**Texte fourni:**
▽
Dans ce qui suit, les deux premières figures composites seront analysées en fonction des aspects exposés ci-dessus. L’analyse est basée, premièrement, sur une « lecture » détaillée de l’article, incluant les représentations visuelles, les éléments textuels ainsi que leurs relations. Elle bénéficie, deuxièmement, des données recueillies lors d’une entrevue d’expert et par des interactions informelles avec deux des auteurs, dont le directeur de projet.

Figure 3 : composition d’images de microscopie électronique

Chacune des six images de la première figure de l’article considéré (voir fig. 3) est étiquetée par une lettre à laquelle la légende fait référence. En outre, les images sont annotées par l’échelle respective qui est réduite d’une image à l’autre (de 30µm à 100nm). La légende commence par les mots « assemblage de nanoparticules d’or (diamètre : 10nm) encapsulées dans des alcane-thiols et déposées sur un substrat SiO2-Si – images obtenues par microscopie électronique »[16], et elle est suivie de commentaires détaillés sur chaque image (Liao et alii, 2006 : 2444).
△
**Lignes répertoriées:**
▽
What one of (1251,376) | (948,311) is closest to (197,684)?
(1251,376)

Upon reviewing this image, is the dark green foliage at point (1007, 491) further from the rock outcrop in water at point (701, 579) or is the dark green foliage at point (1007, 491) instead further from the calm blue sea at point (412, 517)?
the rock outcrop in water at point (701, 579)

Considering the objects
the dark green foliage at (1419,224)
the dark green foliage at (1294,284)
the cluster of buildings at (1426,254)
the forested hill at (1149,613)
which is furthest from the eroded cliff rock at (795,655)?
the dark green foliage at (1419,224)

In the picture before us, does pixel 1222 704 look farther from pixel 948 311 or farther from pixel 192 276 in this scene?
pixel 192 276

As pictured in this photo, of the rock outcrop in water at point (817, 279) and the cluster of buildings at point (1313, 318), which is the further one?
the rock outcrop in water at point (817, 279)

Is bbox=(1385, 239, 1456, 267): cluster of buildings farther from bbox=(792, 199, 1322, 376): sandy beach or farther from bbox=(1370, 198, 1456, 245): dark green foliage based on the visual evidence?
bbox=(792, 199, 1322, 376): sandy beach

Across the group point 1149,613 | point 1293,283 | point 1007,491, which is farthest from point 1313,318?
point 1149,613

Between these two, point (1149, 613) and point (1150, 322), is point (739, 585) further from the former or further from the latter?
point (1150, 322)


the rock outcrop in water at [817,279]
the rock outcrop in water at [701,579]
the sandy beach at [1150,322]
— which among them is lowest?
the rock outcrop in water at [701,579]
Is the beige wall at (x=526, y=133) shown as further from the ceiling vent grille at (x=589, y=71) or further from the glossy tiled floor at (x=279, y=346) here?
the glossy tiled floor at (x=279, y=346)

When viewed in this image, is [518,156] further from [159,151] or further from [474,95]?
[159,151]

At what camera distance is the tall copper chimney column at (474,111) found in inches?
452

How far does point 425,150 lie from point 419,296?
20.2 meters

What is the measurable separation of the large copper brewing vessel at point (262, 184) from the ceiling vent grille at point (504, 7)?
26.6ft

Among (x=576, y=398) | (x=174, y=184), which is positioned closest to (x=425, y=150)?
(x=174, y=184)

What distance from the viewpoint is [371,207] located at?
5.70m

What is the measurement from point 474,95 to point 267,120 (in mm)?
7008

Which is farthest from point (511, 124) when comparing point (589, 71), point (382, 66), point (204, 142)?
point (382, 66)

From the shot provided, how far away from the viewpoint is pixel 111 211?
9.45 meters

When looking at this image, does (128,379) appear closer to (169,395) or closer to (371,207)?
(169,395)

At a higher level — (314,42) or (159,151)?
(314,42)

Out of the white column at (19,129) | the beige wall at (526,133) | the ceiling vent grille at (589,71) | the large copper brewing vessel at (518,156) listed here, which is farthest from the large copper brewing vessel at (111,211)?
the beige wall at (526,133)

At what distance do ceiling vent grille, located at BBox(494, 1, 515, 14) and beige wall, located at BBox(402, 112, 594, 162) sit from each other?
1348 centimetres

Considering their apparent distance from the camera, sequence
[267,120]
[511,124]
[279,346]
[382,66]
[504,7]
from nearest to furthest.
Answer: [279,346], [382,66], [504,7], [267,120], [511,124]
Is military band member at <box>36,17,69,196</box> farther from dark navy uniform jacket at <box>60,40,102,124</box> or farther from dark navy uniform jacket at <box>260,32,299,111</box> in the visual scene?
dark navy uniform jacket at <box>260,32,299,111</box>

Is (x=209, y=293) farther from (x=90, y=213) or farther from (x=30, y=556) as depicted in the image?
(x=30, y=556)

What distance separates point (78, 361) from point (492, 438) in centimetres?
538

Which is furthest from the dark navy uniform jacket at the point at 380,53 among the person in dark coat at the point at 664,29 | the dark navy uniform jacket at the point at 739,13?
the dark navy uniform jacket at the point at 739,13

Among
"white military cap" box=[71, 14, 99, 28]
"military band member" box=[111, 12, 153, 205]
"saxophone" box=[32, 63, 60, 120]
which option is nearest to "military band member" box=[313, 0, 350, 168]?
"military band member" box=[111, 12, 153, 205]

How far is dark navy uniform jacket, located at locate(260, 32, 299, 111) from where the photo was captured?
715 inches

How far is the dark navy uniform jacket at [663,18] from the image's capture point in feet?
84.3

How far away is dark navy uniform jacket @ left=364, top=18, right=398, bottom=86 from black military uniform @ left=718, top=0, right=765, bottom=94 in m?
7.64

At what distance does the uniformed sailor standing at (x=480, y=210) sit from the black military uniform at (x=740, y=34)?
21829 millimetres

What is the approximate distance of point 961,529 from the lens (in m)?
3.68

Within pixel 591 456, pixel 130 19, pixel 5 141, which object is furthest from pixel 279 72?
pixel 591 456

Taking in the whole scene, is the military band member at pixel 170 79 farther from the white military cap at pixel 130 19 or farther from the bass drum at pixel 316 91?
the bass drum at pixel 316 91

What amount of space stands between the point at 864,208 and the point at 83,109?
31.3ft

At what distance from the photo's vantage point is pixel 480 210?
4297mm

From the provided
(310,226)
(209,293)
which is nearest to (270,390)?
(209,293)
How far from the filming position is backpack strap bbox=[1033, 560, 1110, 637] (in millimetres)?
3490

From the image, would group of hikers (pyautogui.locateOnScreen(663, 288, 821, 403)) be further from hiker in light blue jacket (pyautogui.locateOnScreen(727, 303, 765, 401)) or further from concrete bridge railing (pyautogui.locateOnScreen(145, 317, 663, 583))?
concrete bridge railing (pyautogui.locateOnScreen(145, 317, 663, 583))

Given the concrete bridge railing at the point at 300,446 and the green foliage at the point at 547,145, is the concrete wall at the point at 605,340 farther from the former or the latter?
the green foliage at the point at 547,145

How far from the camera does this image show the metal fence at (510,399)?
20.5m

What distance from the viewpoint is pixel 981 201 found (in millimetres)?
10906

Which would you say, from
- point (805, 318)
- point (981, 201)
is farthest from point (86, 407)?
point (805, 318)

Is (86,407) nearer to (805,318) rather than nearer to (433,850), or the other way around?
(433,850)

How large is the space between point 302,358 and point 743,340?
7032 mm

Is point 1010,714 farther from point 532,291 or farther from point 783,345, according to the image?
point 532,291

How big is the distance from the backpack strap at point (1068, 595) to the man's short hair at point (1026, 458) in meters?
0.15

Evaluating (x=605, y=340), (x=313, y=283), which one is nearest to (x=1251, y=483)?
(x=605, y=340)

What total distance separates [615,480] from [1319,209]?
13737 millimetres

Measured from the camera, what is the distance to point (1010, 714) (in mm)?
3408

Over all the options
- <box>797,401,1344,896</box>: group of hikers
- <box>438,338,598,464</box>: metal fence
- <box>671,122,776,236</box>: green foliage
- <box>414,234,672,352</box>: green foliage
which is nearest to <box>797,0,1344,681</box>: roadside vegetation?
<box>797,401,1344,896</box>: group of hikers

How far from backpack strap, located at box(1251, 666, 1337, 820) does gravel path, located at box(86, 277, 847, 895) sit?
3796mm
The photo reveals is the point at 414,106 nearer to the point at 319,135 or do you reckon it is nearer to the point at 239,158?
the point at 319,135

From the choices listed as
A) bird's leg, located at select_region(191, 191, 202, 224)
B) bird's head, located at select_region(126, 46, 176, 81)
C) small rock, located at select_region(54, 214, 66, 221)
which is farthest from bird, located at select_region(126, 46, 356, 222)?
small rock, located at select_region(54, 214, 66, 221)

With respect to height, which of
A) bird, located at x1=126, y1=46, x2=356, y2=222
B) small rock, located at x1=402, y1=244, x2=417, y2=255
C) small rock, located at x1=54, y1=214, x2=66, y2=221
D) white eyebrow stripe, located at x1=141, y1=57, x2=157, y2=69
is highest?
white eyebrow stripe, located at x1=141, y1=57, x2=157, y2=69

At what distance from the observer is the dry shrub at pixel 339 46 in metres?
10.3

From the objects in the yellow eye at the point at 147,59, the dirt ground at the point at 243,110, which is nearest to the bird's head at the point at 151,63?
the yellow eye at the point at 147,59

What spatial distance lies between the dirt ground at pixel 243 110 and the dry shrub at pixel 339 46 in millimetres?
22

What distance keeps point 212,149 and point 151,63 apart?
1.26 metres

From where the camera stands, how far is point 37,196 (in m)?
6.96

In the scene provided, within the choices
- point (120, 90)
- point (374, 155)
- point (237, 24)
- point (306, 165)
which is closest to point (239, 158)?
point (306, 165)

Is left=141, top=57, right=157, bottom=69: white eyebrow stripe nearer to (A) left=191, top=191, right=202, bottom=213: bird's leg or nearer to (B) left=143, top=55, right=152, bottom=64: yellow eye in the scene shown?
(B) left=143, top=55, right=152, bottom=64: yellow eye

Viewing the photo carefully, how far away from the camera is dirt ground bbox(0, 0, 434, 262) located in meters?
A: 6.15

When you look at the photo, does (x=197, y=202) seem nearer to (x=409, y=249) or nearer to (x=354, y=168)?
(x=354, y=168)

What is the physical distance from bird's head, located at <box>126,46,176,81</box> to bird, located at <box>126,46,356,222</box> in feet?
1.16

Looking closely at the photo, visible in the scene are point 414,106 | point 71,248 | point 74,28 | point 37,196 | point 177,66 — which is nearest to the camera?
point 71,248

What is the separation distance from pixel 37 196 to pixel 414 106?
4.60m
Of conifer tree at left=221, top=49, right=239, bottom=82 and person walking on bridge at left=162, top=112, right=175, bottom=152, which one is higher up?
△
**Actions à mener:**
a. Recopiez un passage du texte fourni, en partant des mots « Figure 3 : composition » et en vous arrêtant après « alii, 2006 : 2444). ».
b. D'après le texte fourni, les affirmations suivantes sont-elles exactes ? Répondez par oui ou par non et citez les mots du texte qui tranchent. (i) L'échelle indiquée sur les images augmente d'une image à l'autre. (ii) L'analyse s'appuie en partie sur une entrevue d'expert. (iii) La première figure de l'article comprend six images.
c. Traduisez en anglais cette phrase du texte fourni : « En outre, les images sont annotées par l’échelle respective qui est réduite d’une image à l’autre (de 30µm à 100nm). »

**Les solutions:**
a.
Figure 3 : composition d’images de microscopie électronique

Chacune des six images de la première figure de l’article considéré (voir fig. 3) est étiquetée par une lettre à laquelle la légende fait référence. En outre, les images sont annotées par l’échelle respective qui est réduite d’une image à l’autre (de 30µm à 100nm). La légende commence par les mots « assemblage de nanoparticules d’or (diamètre : 10nm) encapsulées dans des alcane-thiols et déposées sur un substrat SiO2-Si – images obtenues par microscopie électronique »[16], et elle est suivie de commentaires détaillés sur chaque image (Liao et alii, 2006 : 2444).

b.
(i) Non : « l’échelle respective qui est réduite d’une image à l’autre ».
(ii) Oui : « des données recueillies lors d’une entrevue d’expert ».
(iii) Oui : « Chacune des six images de la première figure de l’article considéré ».

c. In addition, the images are annotated with their respective scale, which decreases from one image to the next (from 30µm to 100nm).